Lo spirito di indipendenza, la forte personalità, la volontà e la capacità di creare qualcosa di proprio, fanno sì che, con un prestito concesso da parenti, riesca ad aprire una piccola officina, iniziando a lavorare in proprio, anche per conto delle Ferrovie dello Stato.

Un giorno, un certo signor Galletti gli chiese di costruire per lui delle macchine da caffè così detto “espresso”, denominate “Fiorenza”. Ne vennero costruite alcune decine, poi il Sig. Galletti cessò questa attività. A questo punto assieme a suo fratello Bruno, decise di iniziare la costruzione di macchine da caffè per proprio conto. Era il 1927 e nacque l’Officina “Fratelli Bambi”.

All’interno di questa le prime macchine vennero interamente progettate, costruite pezzo per pezzo assemblate e quindi vendute. Era così difficile vendere una macchina che ogni vendita poteva essere considerata una vera e propria conquista e tanto più questa era difficile, tanto più dava gioia e soddisfazione a realizzarla. Per tale motivo Giuseppe Bambi per la sua ditta adottò il simbolo del “Marzocco”, un leone seduto con lo stemma dell’Iris di Firenze sinonimo di vittoria e conquista, e chiamò la sua ditta “La Marzocco”.
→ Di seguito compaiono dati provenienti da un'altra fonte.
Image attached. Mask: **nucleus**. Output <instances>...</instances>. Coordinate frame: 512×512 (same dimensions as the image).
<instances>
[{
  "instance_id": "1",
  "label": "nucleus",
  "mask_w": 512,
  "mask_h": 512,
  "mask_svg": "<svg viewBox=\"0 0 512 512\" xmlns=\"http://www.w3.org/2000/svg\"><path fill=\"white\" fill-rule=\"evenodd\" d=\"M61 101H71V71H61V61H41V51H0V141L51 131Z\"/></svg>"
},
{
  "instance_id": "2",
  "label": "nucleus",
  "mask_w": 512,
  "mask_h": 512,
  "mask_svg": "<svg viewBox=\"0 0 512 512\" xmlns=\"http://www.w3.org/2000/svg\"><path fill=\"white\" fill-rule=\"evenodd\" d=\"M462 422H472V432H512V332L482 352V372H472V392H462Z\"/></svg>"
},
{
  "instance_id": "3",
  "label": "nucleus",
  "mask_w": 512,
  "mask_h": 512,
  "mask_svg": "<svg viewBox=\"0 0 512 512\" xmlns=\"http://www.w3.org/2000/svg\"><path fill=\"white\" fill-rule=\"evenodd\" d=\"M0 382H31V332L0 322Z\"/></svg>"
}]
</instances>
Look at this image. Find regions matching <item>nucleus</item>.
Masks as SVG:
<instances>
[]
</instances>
Firenze, fin dall’epoca romana, era stata consacrata al dio della guerra “Mars” (nome di Marte in lingua latina) che, per vezzeggiativo e storpiatura popolare, si trasformò in “Marzocco”. Con l’avvento della cristianità il ruolo della difesa della città, tradizionalmente attribuito a Marte, si trasferì sul simbolo araldico del leone, cioè la raffigurazione grafica della libertà repubblicana, pur mantenendo lo stesso nome “Marzocco”. Pertanto il Leone che con la zampa destra regge lo stemma di Firenze rappresentava il simbolo del potere popolare e fu adottato della Repubblica Fiorentina in antitesi al simbolo dell’Aquila che rappresentava il potere imperiale.